▶ PARTS OF THE EXERCISE
[1] In the passage on neural network tensors and layers, what is an element of a tensor called?
[2] Continue the passage on neural network tensors and layers from its final sentence.

▶ GIVEN PASSAGE
The data input to and output from a layer of a neural network can be described as a tensor. As is known to those of skill in the art, a tensor is a generalization of vectors and matrices and can be considered as an n-dimensional array. A vector is a one-dimensional tensor, and a matrix is a two-dimensional tensor. The tensors in a neural network are often, but are not necessarily, four-dimensional. Reference is made to FIG. 2 which illustrates an example four-dimensional (4D) tensor 200 in which one dimension (e.g. corresponding to the batch size) has been suppressed for visualisation purposes. The 4D tensor 200 may be described as comprising one or more 3D tensors, wherein each 3D tensor comprises C planes of data, where each plane has a dimension W×H. Each plane may be referred to as a channel of the tensor. The number of 3D tensors may be referred to as the batch size. Each 3D tensor may be, for example, an image. An element of a tensor may be referred to as a tensel, akin to how an element of a picture is referred to as a pixel.

The processing that is performed on the input tensor to a layer depends on the type of layer. For example, each layer of a neural network may be one of a plurality of different types. Example neural network layer types include, but are not limited to, a convolution layer, an activation layer, a normalisation layer, a pooling layer, a fully connected layer, and a batch normalisation layer. It will be evident to a person of skill in the art that these are example neural network layer types and that this is not an exhaustive list and there may be other neural network layer types.

A convolution layer convolves the input tensor with weights associated with the layer. Specifically, each convolution layer is associated with a plurality of weights k₁. . . k_g, which may also be referred to as filter weights or coefficients. The weights are grouped to form one or more filters or kernels, and each filter may be associated with an offset bias bias. Each filter may have a dimension K_W×K_H×C_in(i.e., each filter may comprise a set of K_W×K_H×C_inweights k), where C_inis the number of channels in the input tensor. Each filter may be applied to the input tensor according to a convolution operation across steps s_Wand s_Hin the W and H directions. The step sizes s_Wand s_Hmay be referred to as the strides of the convolution. The number and dimensions of filters and/or the number of weights per filter may vary between convolution layers. A convolutional neural network (CNN), which is a specific type of neural network that is effective for image recognition and classification, generally comprises a plurality of convolution layers.

An activation layer, which often, but not necessarily, follows a convolution layer, applies one or more activation functions to the input tensor. An activation function receives an input tensor and performs a certain non-linear mathematical operation on each value or element in the input tensor. In other words, the activation function operates on each value or element in the input tensor separately. In some examples, an activation layer may act as rectified linear unit (ReLU) by implementing an ReLU function or a leaky rectified linear unit (LReLU) by implementing a LReLU function.

Stored dataset items:
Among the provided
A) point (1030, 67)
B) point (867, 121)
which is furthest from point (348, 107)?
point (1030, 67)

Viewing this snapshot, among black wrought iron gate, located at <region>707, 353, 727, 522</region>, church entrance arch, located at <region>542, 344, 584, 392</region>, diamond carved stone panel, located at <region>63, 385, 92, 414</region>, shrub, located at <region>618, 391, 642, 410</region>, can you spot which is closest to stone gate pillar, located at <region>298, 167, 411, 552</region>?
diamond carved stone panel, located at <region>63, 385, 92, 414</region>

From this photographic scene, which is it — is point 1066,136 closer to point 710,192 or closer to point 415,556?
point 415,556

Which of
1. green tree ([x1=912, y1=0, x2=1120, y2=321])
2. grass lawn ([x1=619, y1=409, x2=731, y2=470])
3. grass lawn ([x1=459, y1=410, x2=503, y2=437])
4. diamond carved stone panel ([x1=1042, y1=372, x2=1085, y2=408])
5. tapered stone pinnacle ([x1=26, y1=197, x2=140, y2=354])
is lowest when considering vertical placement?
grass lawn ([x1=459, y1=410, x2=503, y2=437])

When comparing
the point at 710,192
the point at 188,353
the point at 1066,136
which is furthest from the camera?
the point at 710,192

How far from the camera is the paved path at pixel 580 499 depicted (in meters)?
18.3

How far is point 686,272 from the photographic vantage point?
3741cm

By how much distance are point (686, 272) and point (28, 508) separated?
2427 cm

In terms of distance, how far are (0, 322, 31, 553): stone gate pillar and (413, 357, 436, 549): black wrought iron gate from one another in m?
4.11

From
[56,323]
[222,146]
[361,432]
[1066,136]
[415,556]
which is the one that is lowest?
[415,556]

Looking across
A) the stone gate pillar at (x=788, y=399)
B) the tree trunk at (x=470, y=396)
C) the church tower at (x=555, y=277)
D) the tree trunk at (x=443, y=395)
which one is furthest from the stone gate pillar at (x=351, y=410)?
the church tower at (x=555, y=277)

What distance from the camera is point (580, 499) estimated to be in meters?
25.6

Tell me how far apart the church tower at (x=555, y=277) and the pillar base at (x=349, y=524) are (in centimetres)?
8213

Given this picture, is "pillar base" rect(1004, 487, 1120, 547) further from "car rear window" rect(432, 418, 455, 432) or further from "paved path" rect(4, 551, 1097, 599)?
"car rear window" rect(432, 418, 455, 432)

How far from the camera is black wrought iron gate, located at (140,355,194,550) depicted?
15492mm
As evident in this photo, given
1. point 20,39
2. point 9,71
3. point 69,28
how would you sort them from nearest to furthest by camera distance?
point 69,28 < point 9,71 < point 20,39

▶ EXERCISE RESULTS
[1] A tensel.

[2]
A normalisation layer is configured to perform a normalising function, such as a Local Response Normalisation (LRN) function on the input tensor.

A pooling layer performs a pooling function, such as a max, min or average function, to summarise subsets of the input tensor. The purpose of a pooling layer is thus to reduce the spatial size of the representation to reduce the number of parameters and computation in the network, and hence to also control overfitting.

A fully connected layer, which often, but not necessarily, follows a plurality of convolution and pooling layers, takes a two-dimensional tensor (e.g. a tensor with a batch size and a channel dimension) of input data values and outputs a two-dimensional tensor (e.g. a tensor with a batch size dimension and a channel dimension). Where the DNN is used for classification, the output may have A channels where A is the number of classes, and each value in the tensor may represent the probability of a certain class. The output tensor is generated through a matrix multiplication of a set of weights, optionally followed by a bias offset. A fully connected layer thus receives a set of weights and may receive a bias.

A batch normalisation (often referred to as “batch norm”) layer, which often, but not necessarily, follows a convolution layer, applies a per channel affine transformation to an input tensor. Batch normalisation layers may be added to a neural network to make training of the neural network faster and more stable by normalisation of a subsequent layer's inputs by re-centring and re-scaling.

Many neural networks are static—i.e., they have a fixed sequence of layers or operations which are applied to each set of input data. For example, a static neural network may comprise a convolution layer, an activation layer, a second convolution layer, and a second activation layer and each set of input data to the neural network (e.g., each inference) is processed by those four layers in that order. However, there are some neural networks which are dynamic, meaning the layers or operations which are applied to a set of input data, and/or the number of times a set of layers is applied to a set of input data, is dynamic or can change. For example, a dynamic neural network may (i) apply layers 1, 2, 3 in some cases and layers 4, 5, 6 in other cases; or (ii) apply layers 1,2,3 once in some case and layers 1, 2, 3 three times in other cases. A dynamic neural network is thus a network that comprises one or more loops and/or branches. An example of a dynamic neural network is a recurrent neural network with reinforcement learning wherein the layers or operations that are applied to a set of input data are based on a dynamic input.

A recurrent neural network with reinforcement learning may be used, for example, to control a robot or for natural language processing. If a recurrent neural network with reinforcement learning is used to control a robot the neural network receives an input (which represents the environment) and the state (the result from the last interaction) and produces an output to guide the robot's actions. In contrast, if a recurrent neural network with reinforcement learning is used for natural language processing the neural network may process each word based on the state and other words that have recently been processed in order to understand and/or translate sentences. In both examples the operations that are performed on a set of input data is quite similar each time, but it is the number of times that the operations are performed that is variable. For example, the number of times the operations are performed on an input sentence may depend on the number of words in the sentence.

As dynamic neural networks are becoming more prolific it is desirable to be able to execute such networks in a hardware efficient manner (e.g., in a manner that requires less silicon area, less system bandwidth or less processing power).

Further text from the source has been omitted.